WorkingAgents + Accelsius: Agent Governance Meets the Physics of AI Infrastructure

By James Aspinwall, co-written by Alfred Pennyworth (my trusted AI) — March 7, 2026, 19:05

Accelsius cools the hardware that runs AI. WorkingAgents governs the AI that runs on the hardware. As data centers scale from megawatts to gigawatts to support agentic workloads, the cooling infrastructure itself becomes a mission-critical system that needs intelligent, governed management. This partnership sits at the intersection of physical infrastructure and AI governance — two layers of the same stack that are about to converge.

What Accelsius Brings

Accelsius is a liquid cooling company founded in 2022, commercializing two-phase direct-to-chip technology originally developed at Nokia Bell Labs. Series B closed January 2026 at $65M led by Johnson Controls with Legrand joining — strategic investors who are the largest building technology and electrical infrastructure companies in the world. Total funding: ~$89M+.

NeuCool Platform — Two-Phase Direct-to-Chip Cooling:

Dielectric refrigerant flows through vaporators mounted directly on hot-spot chips (CPUs, GPUs)
Refrigerant nucleates into vapor at the chip surface, absorbing massive heat, then condenses back to liquid in a closed loop
Two-phase change absorbs far more energy per unit than single-phase liquid cooling (latent heat vs. sensible heat)
Tested beyond 4,500W per GPU socket — highest in the industry for direct-to-chip
Thermal resistance of 0.020°C/W at high TDPs (NVIDIA H100-class)
Supports facility water temperatures up to 45°C, maximizing free-cooling days
Estimated 50% reduction in energy use vs. air cooling
35% OpEx savings over single-phase direct-to-chip
PUE of 1.08 (vs. industry average ~1.5 for air-cooled)
Compatible with Intel Sapphire Rapids, AMD EPYC Genoa, NVIDIA Grace, NVIDIA H200, AMD MI325X

NeuCool MR250 — Row-Based CDU (Generally Available Oct 2025):

250 kW of liquid cooling capacity per rack (1 x 250 kW or 2 x 125 kW configurations)
First in a planned series — higher-capacity systems shipping 2026
Compatible with R1233zd(E) or R-515B refrigerants
Hot-swappable pumps, power supplies, control boards, and sensors

NeuGuard — Enterprise Support Program:

Up to $100,000 per rack coverage for internal leak damage
Custom multi-year warranty backed by CNA (one of the largest warranty insurers in the US)
Network of Authorized Service Partners for lifecycle support
Planning through deployment through ongoing operations

Intelligent Monitoring:

Integrated software monitoring all NeuCool parameters and functions
Local touchscreen LCD on CDU + remote Web interface
DCIM integration via SNMP, IPMI, Redfish
Auto-failover redundancies for edge and remote deployments
Real-time visibility into cooling infrastructure

Customers and Partners:

5x growth in deployments in H1 2025
Equinix deployment at Ashburn, Virginia CIF
iM Data Centers partnership for modular AI data centers
Johnson Controls (strategic investor + building technology integration)
Legrand (strategic investor + electrical/thermal portfolio integration)
Equus Compute Solutions (OEM integration partner)

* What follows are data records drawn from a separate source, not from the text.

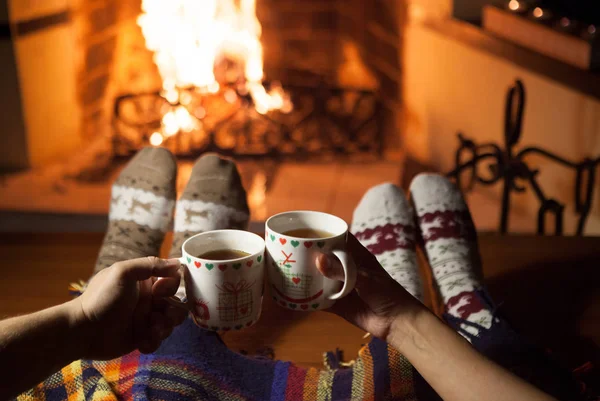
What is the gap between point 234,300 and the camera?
2.02 ft

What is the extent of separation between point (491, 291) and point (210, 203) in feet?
1.74

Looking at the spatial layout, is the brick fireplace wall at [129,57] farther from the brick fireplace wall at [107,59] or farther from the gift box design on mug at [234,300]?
the gift box design on mug at [234,300]

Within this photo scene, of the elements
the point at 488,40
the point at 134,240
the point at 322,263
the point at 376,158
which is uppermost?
the point at 488,40

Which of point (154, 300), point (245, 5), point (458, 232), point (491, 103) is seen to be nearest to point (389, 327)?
point (154, 300)

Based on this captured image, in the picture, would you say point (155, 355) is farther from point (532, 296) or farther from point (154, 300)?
point (532, 296)

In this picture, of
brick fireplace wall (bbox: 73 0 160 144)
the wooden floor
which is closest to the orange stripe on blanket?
the wooden floor

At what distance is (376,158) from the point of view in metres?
2.26

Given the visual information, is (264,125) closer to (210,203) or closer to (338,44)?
(338,44)

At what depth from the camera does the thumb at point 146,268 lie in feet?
1.96

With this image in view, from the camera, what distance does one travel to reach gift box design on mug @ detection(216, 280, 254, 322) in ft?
1.99

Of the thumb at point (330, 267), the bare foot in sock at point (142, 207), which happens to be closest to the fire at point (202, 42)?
the bare foot in sock at point (142, 207)

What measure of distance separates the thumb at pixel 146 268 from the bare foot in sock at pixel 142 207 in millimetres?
412

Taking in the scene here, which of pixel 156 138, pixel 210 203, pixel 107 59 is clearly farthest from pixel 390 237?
pixel 107 59

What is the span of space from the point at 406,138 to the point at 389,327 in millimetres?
1775
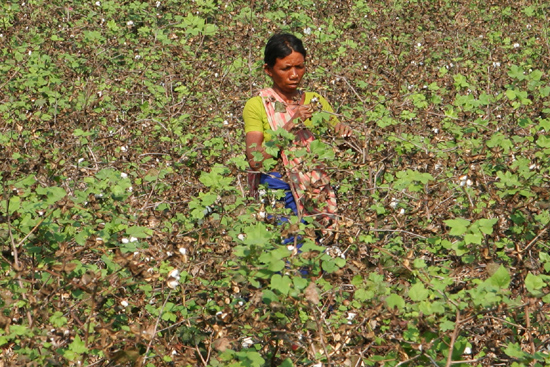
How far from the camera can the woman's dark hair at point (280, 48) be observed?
4.39 meters

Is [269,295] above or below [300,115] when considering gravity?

Target Market: Hyperscalers, OEMs, colocation providers, and enterprise data centers deploying AI/HPC workloads at 50+ kW per rack densities.

What WorkingAgents Brings

WorkingAgents is an AI governance platform with three gateways (AI, Agent, MCP) that governs 60+ MCP tools with capability-based access control, audit trails, and guardrails on every agent action. The platform provides multi-step workflow orchestration, cost attribution, and observability across all agent interactions.

What WorkingAgents doesn’t have: physical infrastructure management, cooling telemetry, hardware monitoring, or data center operational technology. What it does have: the governance layer for autonomous systems that make decisions affecting mission-critical infrastructure.

The Strategic Thesis

Data center cooling is becoming an autonomous, AI-managed system. The industry trend is clear:

Google’s DeepMind reduced data center cooling energy by 40% using AI in 2016 — the earliest proof point
In 2026, autonomous operations are managing critical infrastructure tasks from workload placement to power optimization
Specialist AI agents dedicated to infrastructure governance continuously monitor, classify, and optimize in real time
Cooling systems with AI enable continuous prediction of heat loads and automatic adjustment without on-site staff

Accelsius already has intelligent monitoring with SNMP/IPMI/Redfish integration and auto-failover. The next step is AI agents that autonomously manage cooling infrastructure — adjusting coolant flow rates based on GPU utilization forecasts, preemptively routing cooling capacity before workload spikes, coordinating with power management systems, and making decisions that affect hardware worth millions per rack.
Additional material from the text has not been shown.